GIVEN PROBLEM 1 ::
Using the Stretch Database passage, explain how a row with a duplicate unique key value can end up in the Azure table.
GIVEN PROBLEM 2 ::
Write the next part of the Stretch Database passage, starting after its final sentence.
--- START OF GIVEN PASSAGE ---
Previously. this could not be done without either database structure changes or application code changes or both. Potential solutions could involve partitioning the database table, which could help with performance, or changing the application queries to access different databases/tables in order to get current vs. archived data. Both potentially time consuming and intrusive remedies.
The Stretch Database functionality introduced in SQL Server 2016 uses Microsoft Cloud Services to make data archiving that is seamless to your applications possible. I have worked with Stretch DB in a lab environment and found that it has potential to solve some challenging data archiving problems.
Stretch Database is a new SQL Server feature that uses a hybrid of on-premises and Microsoft Azure databases to create a data archiving solution without of the above mentioned architecture changes. Using a simple configuration process, Stretch DB allows you to customize a process to move older SQL Server data to an Azure SQL database, freeing up local database space and speeding queries for current data. With Stretch DB, the location of the data is transparent to a query, making archived data and current data available to existing applications without any changes.
There are some limitations to Stretch Database, however. Here is a short list.
Stretch DB cannot migrate from a table that has another table referencing it with a foreign key. That is, a parent table in a parent-child relationship cannot be migrated, even if its children rows are already migrated.
Primary key and unique key constraints are not enforced in the Azure table. They are still enforced in the source table, however. But if a row exists in the Azure database, another row can be inserted into the source table with the same unique key value. And the duplicated row could be migrated to Azure despite its duplicate unique value.
Some datatypes (timestamp, XML) and column types (computed) are not allowed in a Stretch DB table.
There are other limitations to using Stretch Database. See the “Limitations …” link in the Resources section for a complete list.
--- END OF GIVEN PASSAGE ---
--- START OF MATERIAL ---
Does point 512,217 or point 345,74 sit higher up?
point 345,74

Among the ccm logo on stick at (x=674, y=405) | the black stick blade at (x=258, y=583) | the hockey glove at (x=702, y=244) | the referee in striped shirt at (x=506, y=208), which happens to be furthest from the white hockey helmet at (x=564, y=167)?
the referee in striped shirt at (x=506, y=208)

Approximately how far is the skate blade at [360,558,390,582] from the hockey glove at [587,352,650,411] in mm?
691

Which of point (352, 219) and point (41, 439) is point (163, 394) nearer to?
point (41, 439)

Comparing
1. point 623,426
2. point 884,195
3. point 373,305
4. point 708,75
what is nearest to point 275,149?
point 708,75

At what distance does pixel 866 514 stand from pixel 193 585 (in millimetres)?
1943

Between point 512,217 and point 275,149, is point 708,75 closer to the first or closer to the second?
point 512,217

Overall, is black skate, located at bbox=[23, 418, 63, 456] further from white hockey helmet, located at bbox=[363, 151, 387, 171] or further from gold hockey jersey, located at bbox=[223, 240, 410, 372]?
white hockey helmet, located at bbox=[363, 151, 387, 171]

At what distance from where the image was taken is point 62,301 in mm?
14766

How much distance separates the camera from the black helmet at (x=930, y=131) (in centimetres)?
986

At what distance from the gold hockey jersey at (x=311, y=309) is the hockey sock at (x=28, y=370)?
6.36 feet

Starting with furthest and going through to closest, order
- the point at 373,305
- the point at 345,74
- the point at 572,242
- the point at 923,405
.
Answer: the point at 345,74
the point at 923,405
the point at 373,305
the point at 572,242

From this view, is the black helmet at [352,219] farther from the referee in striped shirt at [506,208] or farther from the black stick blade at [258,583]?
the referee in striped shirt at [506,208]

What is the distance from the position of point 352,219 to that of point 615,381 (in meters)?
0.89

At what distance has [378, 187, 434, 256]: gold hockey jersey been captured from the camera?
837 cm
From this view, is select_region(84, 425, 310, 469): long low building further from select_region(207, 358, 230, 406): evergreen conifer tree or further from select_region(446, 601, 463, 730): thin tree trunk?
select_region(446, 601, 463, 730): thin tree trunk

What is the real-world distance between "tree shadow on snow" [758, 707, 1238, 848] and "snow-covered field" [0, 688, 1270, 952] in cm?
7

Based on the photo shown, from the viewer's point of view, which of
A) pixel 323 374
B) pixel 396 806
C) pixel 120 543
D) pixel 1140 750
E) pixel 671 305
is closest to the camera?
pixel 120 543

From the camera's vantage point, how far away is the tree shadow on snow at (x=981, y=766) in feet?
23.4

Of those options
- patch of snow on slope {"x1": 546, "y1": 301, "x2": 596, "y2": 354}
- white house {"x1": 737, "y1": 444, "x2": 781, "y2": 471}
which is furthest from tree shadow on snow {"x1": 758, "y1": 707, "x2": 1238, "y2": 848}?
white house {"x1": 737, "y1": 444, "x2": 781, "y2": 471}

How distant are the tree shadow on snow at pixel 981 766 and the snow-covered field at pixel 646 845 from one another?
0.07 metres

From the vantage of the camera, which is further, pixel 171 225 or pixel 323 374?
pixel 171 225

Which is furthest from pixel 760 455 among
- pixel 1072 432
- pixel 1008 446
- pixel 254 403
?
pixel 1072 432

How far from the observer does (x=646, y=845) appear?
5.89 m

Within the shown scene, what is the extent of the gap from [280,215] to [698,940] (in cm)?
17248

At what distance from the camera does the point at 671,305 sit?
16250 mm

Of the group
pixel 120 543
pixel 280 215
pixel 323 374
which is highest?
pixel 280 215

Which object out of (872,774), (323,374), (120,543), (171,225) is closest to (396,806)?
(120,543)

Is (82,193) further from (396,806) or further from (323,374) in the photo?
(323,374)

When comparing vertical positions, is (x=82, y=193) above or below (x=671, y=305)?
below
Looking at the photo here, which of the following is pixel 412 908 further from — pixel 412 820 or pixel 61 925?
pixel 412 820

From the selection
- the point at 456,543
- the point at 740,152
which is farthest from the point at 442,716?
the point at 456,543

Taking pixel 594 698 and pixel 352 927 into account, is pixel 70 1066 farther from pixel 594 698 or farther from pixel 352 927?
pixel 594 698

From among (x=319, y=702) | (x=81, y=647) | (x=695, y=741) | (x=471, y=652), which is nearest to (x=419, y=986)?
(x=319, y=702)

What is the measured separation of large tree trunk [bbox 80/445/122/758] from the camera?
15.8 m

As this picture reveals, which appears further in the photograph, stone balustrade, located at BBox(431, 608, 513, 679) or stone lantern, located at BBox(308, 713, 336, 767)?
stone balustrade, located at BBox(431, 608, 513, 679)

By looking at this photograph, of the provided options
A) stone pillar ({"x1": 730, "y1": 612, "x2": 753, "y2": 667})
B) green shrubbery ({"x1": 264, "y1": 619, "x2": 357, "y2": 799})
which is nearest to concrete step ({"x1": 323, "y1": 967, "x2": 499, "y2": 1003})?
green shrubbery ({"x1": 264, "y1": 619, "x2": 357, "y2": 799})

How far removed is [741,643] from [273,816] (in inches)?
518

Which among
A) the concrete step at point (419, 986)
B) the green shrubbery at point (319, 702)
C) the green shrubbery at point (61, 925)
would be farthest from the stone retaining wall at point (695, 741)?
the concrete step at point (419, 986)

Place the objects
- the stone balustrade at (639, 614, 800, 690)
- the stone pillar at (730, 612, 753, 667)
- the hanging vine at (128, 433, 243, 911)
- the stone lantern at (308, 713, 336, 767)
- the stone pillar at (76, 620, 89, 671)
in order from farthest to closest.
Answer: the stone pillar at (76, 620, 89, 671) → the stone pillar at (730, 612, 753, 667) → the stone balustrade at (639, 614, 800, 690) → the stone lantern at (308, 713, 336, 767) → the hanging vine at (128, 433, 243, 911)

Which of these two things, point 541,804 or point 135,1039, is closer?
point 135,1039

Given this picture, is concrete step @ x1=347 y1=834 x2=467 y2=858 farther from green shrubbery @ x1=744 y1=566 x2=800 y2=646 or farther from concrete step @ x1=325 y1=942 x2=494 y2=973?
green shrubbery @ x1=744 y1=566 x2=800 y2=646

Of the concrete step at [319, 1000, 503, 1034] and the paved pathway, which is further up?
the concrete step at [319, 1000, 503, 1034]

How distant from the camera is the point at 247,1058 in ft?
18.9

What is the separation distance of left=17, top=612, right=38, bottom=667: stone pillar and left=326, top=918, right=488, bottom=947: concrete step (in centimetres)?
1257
--- END OF MATERIAL ---
EXERCISE ANSWER 1 ::
Primary key and unique key constraints are enforced only in the source table, not in the Azure table. Once a row has been migrated to Azure, another row with the same unique key value can still be inserted into the source table, and that duplicate row can later be migrated to Azure as well.

EXERCISE ANSWER 2 ::
There is a wealth of information on the web showing how to set up Stretch Database. So, I will not go into that in this blog, but will instead concentrate on one feature of Stretch Database. The Predicate feature allows filtering of the data that will be moved to the archive database. With filtering, you can configure which rows should be migrated based on some business logic. Without filtering, all of the rows in the source database will be moved to the Azure archive.
During the setup you will be presented with the following panel:
In order to continue, you must select the table or tables you want to stretch and then click on “Entire Table” in the migrate column for each table selected.
The default behavior is to migrate the entire table. If the “Choose Rows” radio is not checked, all rows will be moved to Azure.
To filter the rows to migrate, check “Choose Rows” and enter a name.
Select a column to filter from the “Where” drop down.
Then select an operation (equal, greater than, etc.) from the drop down and a value to check against.
Here, I picked a date column, selected the less than or equal to operation, and typed a date value.
The “Check” button does a syntax check of the entered settings.
It didn’t like the single quotes around the date here. Removing the quotes allowed the check to succeed.
Note that SQL Server creates a Table-valued function in your source database from these configured values. So, if you have naming conventions that you adhere to, you may want to pick a name that conforms to those conventions.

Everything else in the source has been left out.